Start of EXTRACTED ENTRIES

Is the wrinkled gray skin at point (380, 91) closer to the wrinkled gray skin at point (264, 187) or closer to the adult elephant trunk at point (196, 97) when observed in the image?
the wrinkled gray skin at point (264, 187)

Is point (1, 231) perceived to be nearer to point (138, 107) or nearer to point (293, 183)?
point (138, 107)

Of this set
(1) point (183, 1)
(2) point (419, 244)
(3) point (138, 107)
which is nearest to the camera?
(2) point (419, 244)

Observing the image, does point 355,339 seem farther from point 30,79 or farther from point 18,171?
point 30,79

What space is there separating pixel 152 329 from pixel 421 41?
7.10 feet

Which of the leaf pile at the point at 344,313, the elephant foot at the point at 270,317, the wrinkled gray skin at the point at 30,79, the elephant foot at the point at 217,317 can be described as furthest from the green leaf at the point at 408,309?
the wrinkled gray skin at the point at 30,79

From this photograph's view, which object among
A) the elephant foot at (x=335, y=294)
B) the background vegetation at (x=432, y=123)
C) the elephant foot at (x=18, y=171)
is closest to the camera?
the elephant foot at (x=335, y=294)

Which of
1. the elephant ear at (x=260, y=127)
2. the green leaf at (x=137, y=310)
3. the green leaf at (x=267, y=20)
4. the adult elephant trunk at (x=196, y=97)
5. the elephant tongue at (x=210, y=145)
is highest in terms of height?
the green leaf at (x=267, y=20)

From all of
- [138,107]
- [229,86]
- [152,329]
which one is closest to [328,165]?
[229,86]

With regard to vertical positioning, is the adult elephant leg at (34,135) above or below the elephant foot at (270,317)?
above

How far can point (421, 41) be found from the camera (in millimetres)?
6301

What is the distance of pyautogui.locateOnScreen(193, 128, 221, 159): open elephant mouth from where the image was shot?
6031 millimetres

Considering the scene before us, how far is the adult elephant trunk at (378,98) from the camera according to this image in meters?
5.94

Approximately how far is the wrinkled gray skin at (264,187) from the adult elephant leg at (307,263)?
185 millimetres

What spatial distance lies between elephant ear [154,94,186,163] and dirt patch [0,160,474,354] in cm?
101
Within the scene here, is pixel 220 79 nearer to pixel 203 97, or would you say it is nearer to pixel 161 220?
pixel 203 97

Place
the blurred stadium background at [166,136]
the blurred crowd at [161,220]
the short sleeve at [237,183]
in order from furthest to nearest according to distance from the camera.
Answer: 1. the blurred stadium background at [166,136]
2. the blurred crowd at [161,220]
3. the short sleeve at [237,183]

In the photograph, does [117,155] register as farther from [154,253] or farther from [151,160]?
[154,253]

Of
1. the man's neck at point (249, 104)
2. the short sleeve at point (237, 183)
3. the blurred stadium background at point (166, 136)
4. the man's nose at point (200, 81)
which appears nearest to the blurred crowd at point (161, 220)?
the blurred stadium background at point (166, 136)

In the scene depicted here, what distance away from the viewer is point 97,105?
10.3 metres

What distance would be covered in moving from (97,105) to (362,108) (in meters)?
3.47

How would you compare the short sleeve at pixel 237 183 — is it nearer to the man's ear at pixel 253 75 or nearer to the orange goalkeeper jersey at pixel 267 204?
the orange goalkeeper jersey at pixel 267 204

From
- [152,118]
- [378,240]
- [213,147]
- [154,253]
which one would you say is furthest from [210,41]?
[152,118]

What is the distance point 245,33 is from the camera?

End of EXTRACTED ENTRIES

--- TASK TO CARRY OUT ---
Copy word for word the part of the records above that begins with the line containing "In the scene depicted" and runs through the end of the records.

--- FULL RESPONSE ---
In the scene depicted here, what distance away from the viewer is point 97,105?
10.3 metres

What distance would be covered in moving from (97,105) to (362,108) (in meters)?
3.47

How would you compare the short sleeve at pixel 237 183 — is it nearer to the man's ear at pixel 253 75 or nearer to the orange goalkeeper jersey at pixel 267 204?
the orange goalkeeper jersey at pixel 267 204

From
- [152,118]
- [378,240]
- [213,147]
- [154,253]
which one would you say is furthest from [210,41]?
[152,118]

What is the distance point 245,33 is from the camera?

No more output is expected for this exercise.